Los 4 experimentos científicos más crueles de la historia

Historias que demuestran que no puede haber ciencia sin empatía

Los discursos prehistorifílicos han ganado pulso durante los últimos años. Seguro que más de una vez habrá escuchado, o incluso soltado tú mismx, aquello de que ojalá volviéramos a vivir en las cuevas, acompañados de tribus, sin tecnologías adictivas y en completa libertad. Pero estos discursos olvidan las dificultades para sobrevivir que tenían que enfrentar nuestros ancestros y que nosotros hoy superamos muy fácilmente gracias a la ciencia. Porque sí, la ciencia nos ha dado buena parte de lo que tenemos. Le debemos mucho. Pero algunas personas la han usado para infligir torturas inimaginables. Y no todo vale en nombre del progreso.

La historia y sus seres

En ese sentido, la primera persona que viene a la cabeza es Josef Mengele, el médico de la SS nazi durante el Holocausto que, en Auschwitz, uno de los campos de concentración alemanes más horribles, "experimentó con seres humanos para demostrar la superioridad de la raza aria sin importarle el dolor de sus víctimas", cuentan desde El Confidencial, medio que se hace eco de una recopilación realizada por LiveScience. Entre sus terribles hazañas se encuentran la extracción de ojos a personas vivas, la exposición al frío hasta la muerte o la transformación sexual de niños de hombre a mujer y viceversa. Un villano incomparable.
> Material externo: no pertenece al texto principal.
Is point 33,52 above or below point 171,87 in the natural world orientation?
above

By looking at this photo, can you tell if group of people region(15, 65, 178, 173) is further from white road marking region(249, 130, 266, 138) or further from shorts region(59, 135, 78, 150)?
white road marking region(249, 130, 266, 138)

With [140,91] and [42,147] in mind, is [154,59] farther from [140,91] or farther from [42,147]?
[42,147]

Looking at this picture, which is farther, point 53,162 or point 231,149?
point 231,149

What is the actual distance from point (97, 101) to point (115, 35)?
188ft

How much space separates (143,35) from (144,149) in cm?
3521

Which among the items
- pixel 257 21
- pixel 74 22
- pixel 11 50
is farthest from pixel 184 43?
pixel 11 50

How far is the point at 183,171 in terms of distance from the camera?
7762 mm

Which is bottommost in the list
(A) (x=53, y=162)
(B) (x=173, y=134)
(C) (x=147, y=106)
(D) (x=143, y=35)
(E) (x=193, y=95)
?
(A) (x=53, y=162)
O casi. Porque, desgraciadamente, la historia de la humanidad está repleta de personas sin escrúpulos como Mengele que, especialmente en tiempos de guerra, donde todo parece valer, sacan a relucir toda su maldad. Otro ejemplo fue Shiro Ishii, general del Escuadrón 731 del Ejército Imperial japonés entre el año 1930 y el año 1940, encargado de experimentar con ciudadanos chinos, coreanos o mongoles. Según cuentan desde El Confidencial, "a las más de 200.000 víctimas de estos experimentos se les inyectaron virus y bacterias mortales como las de la peste, la disentería, la fiebre tifoidea, la cólera o el ántrax". Sin miramientos.

El conocimiento avanza

Del mismo modo impasible había actuado el médico estadounidense James Marion Sims casi un siglo antes con hasta 11 esclavas negras. En concreto, Sims "las colocaba en una mesa y, sostenidas por varios hombres, introducía bisturís y otros elementos médicos por sus vaginas para practicar cirugías experimentales dirigidas a tratar la fístula vaginal, un desgarro entre la vagina y la vejiga, que entonces se consideraba incurable". En realidad, todas estas atrocidades sirvieron para hacer avanzar el conocimiento científico, pero a un precio imperdonable e inadmisible. No era necesario. Habría ocurrido de una manera diferente.

Por último, están los experimentos conocidos como Estudios del Monstruo, los cuales demuestran cómo las torturas no tienen por qué ser necesariamente físicas. En 1939, varios logopedas estadounidenses convencieron a un grupo de niños de que eran tartamudos y de que, si hablaban, empeoraría la condición en el futuro. Esa manipulación funcionó y el miedo cumplió su función. Así, los niños comenzaron a desarrollar trastornos de ansiedad, una autoestima bajísima y una conducta excesivamente silenciosa que les marcaría para el resto de sus vidas. Sin duda, la ciencia requiere empatía. No deberíamos olvidarlo nunca.